YOUR TASK:
In the forum thread about the UPS, explain in one to three sentences why the reply beginning "Have you tried" recommends the option it names.
--- start of SELECTED TEXT ---
The ups should shut down before battery rundown. Even with software, it still needs shutdown, monitor, etc.

Greg

Reply to
gregz

A REAL ups has monitoring software that when knstalled on the computer shuts it down before the battery goes dead.

Reply to
clare

Have you tried Hiberrnate. I use it all the time. Takes much less time and you don't have to do anything, so if it does take time, you can be getting coffee or something.

Reply to
micky

Arnie Goetchius wrote in news:l34mds$r2i$ snipped-for-privacy@dont-email.me:

It has a nine-pin female connector marked 'Status'. That's it. With no manual I have no idea what it's for.

Reply to
KenK

micky wrote in news: snipped-for-privacy@4ax.com:

I'll have to check into that. I never tried it but recall reading about it many years ago. Thanks for the tip.
--- end of SELECTED TEXT ---
--- start of DATA BLOCK ---
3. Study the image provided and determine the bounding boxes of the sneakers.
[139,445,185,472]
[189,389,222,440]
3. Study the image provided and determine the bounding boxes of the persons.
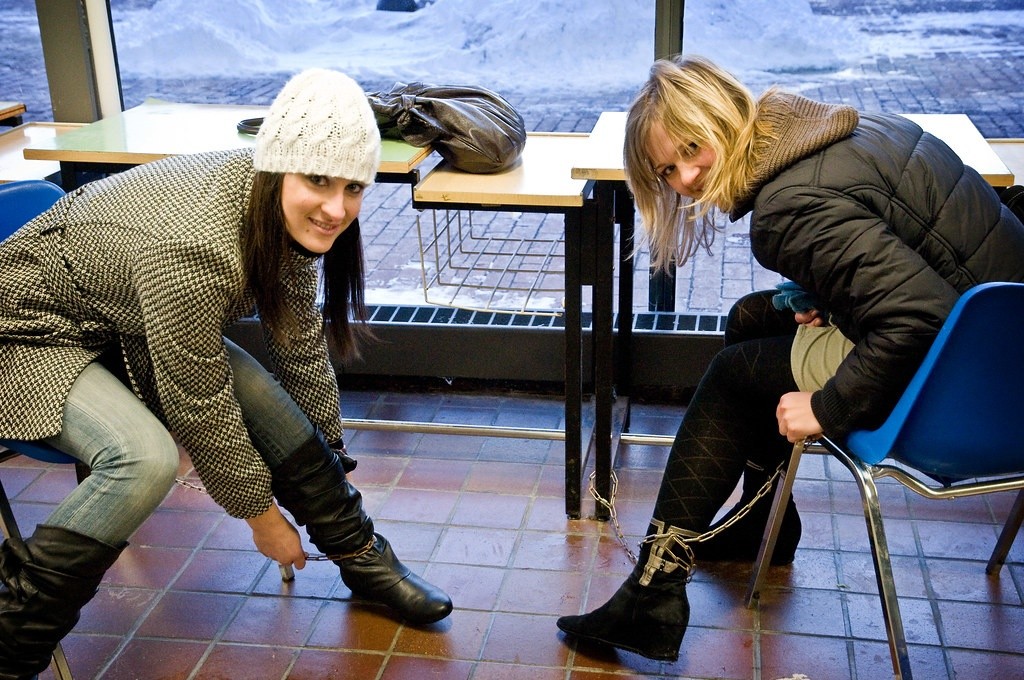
--- end of DATA BLOCK ---
SOLUTION FOR THIS PROBLEM:
The reply recommends it because it takes much less time and the user does not have to do anything. Even if it does take some time, the user can spend that time on something else, such as getting coffee.